Journalist and copywriter

The Mobile Phone

 

The Mobile Phone

Inseparable, that was the two of us – and she wouldn’t go anywhere without me. I liked that, but other people would often call us ‘rude’, and our public displays of affection at dinner could lead to the biggest rows. Sometimes even she found me too much, making me leave the room when she was watching TV – which was fair, because tbh she never managed to take in more than five minutes of a film when I was around.

That’s not to say our relationship wasn’t volatile – she could silence me with just one touch and she’d often ignore my calls, muttering ‘shut up.’ Mainly though, she’d just stare at me and refuse to answer. I guess what we had was more about chemistry and less about conversation; and at night we’d sit up for hours in bed – her eyes constantly upon me, as I tried to impress her with silly jokes and profoundly deep quotes. She wouldn’t say much then, but simply hold me.

But when she did talk, she could talk for hours – on all manner of subjects, pouring out her heart or simply recounting one or other silly detail of her day. And I loved to listen to her, even when all she wanted to talk about was what type of potato she ought to buy. I wish now that I could remember it all, but I couldn’t possibly take it all in, and sometimes it felt like there was only so much space in my heart to hold onto our memories.

Of course, some images are embedded in my mind – such as a photo of her laughing on the beach – but other things, no matter their importance, I simply didn’t have room for. That used to really piss her off, just as it did when I’d get tired and switch off. I regret doing that now; and, I’ll admit, I did it more and more as our relationship developed.
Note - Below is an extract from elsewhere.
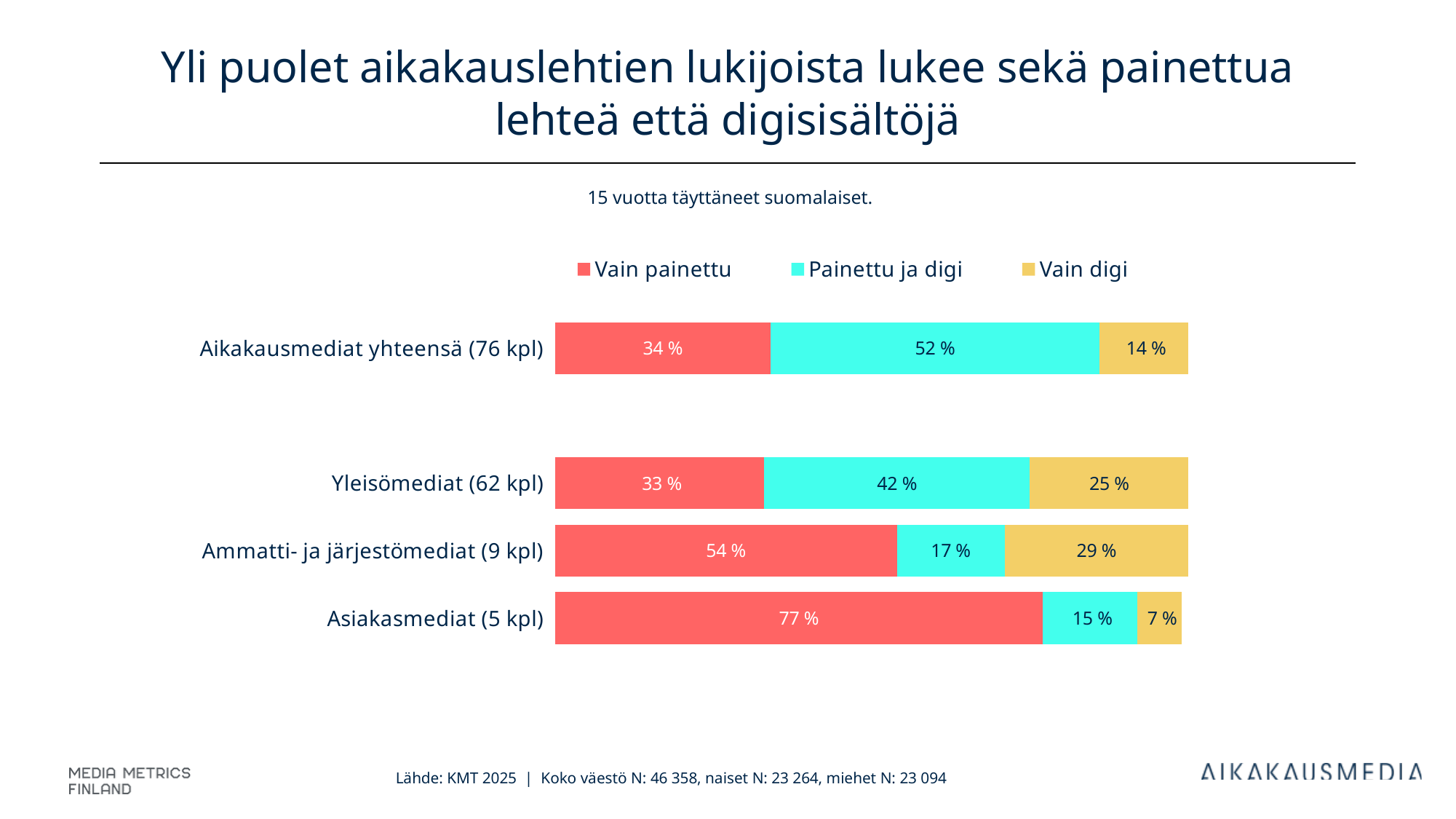
Which is larger: the "Vain digi" value for "Ammatti- ja järjestömediat (9 kpl)" or for "Yleisömediat (62 kpl)"? Ammatti- ja järjestömediat (9 kpl) Which category has the lowest "Vain digi" value? Asiakasmediat (5 kpl) What is the value for "Painettu ja digi" in the "Ammatti- ja järjestömediat (9 kpl)" bar? 17 % What is the value for "Painettu ja digi" in the "Aikakausmediat yhteensä (76 kpl)" bar? 52 % What is the value for "Vain digi" in the "Yleisömediat (62 kpl)" bar? 25 % What is the value for "Vain painettu" in the "Asiakasmediat (5 kpl)" bar? 77 % What is the difference between the "Vain painettu" values for "Asiakasmediat (5 kpl)" and "Yleisömediat (62 kpl)"? 44 % What kind of chart is shown on the slide? Stacked bar chart What colour represents the "Vain digi" series in the legend? Yellow How many series does the legend list? 3 Which category has the highest "Vain painettu" value? Asiakasmediat (5 kpl) How many categories (bars) are shown in the chart? 4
After a year and a half I got the feeling she was thinking about an upgrade – and yet I couldn’t change. The cracks started to show –the façade was shattered. And finally one day, after two wonderful years, she jacked me in for a newer model. It was like she had simply compartmentalised me in her mind and put me away in a drawer– not quite discarded, but quickly forgotten, a back up of sorts, to whom she’ll never return. 

HER: I spend way too much time on my phone.